Lesetext:
-*-*-

Wie breit und auf welchen Flächen ist zu räumen und zu streuen?

Es ist so zu streuen/räumen, dass zwei Fußgänger vorsichtig aneinander vorbeigehen können. In Zahlen bedeutet dies ca. 1 m bis 1,20 m. Ausnahmen bzw. spezielle Regelungen gibt es für bestimmte Flächen, wie bspw. Treppen, Fußgängerzonen oder Parkplätze. Es sind außerdem nur Wege zu streuen, die auch tatsächlich als Fußgängerwege gedacht sind. In einem vom Kammergericht Berlin entschiedenen Fall vom 23.4.2014 – 11 U 12/13 benutzte ein Fußgänger nicht den geräumten Gehweg, sondern die „Abkürzung”, die näher an der Hauswand entlangführte und nicht geräumt war. Der Fußgänger rutschte aus und zog sich Verletzungen zu. Die Klage des Fußgängers auf Schadensersatz und Schmerzensgeld wurde abgewiesen. Die Art und Wichtigkeit der Verkehrswege ist beim Streuen/ Räumen zu berücksichtigen. Eine „Abkürzung” muss nicht gestreut werden, wenn der Fußgänger bei vernünftiger Sicherheitserwartung nicht mit der Räumung weiterer Flächen rechnen darf. Das ist gerade dann der Fall, wenn in unmittelbarer Nähe ein gestreuter/geräumter Gehweg zur Verfügung steht, so das Gericht.


Was gilt auf Parkplätzen?

-*-*-

Vorliegendes Material:
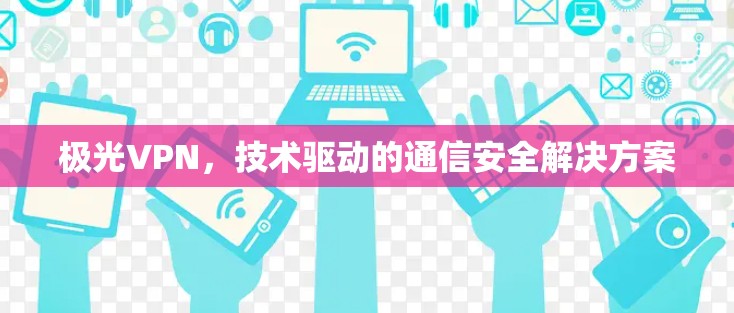极光VPN，技术驱动的通信安全解决方案
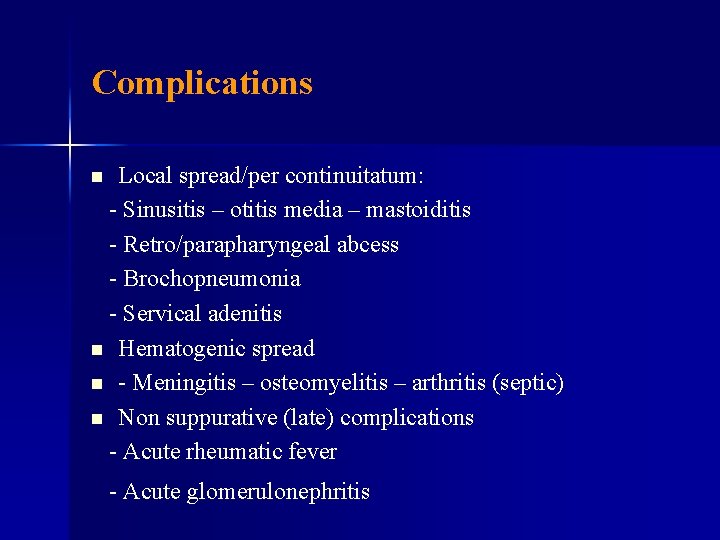 Complications Local spread/per continuitatum: - Sinusitis – otitis media – mastoiditis - Retro/parapharyngeal abcess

-*-*-

Aufgabe:
Gib den Text über das Räumen und Streuen vollständig und Wort für Wort wieder. Das Material braucht man hier nicht.

Lösung:
Wie breit und auf welchen Flächen ist zu räumen und zu streuen?

Es ist so zu streuen/räumen, dass zwei Fußgänger vorsichtig aneinander vorbeigehen können. In Zahlen bedeutet dies ca. 1 m bis 1,20 m. Ausnahmen bzw. spezielle Regelungen gibt es für bestimmte Flächen, wie bspw. Treppen, Fußgängerzonen oder Parkplätze. Es sind außerdem nur Wege zu streuen, die auch tatsächlich als Fußgängerwege gedacht sind. In einem vom Kammergericht Berlin entschiedenen Fall vom 23.4.2014 – 11 U 12/13 benutzte ein Fußgänger nicht den geräumten Gehweg, sondern die „Abkürzung”, die näher an der Hauswand entlangführte und nicht geräumt war. Der Fußgänger rutschte aus und zog sich Verletzungen zu. Die Klage des Fußgängers auf Schadensersatz und Schmerzensgeld wurde abgewiesen. Die Art und Wichtigkeit der Verkehrswege ist beim Streuen/ Räumen zu berücksichtigen. Eine „Abkürzung” muss nicht gestreut werden, wenn der Fußgänger bei vernünftiger Sicherheitserwartung nicht mit der Räumung weiterer Flächen rechnen darf. Das ist gerade dann der Fall, wenn in unmittelbarer Nähe ein gestreuter/geräumter Gehweg zur Verfügung steht, so das Gericht.


Was gilt auf Parkplätzen?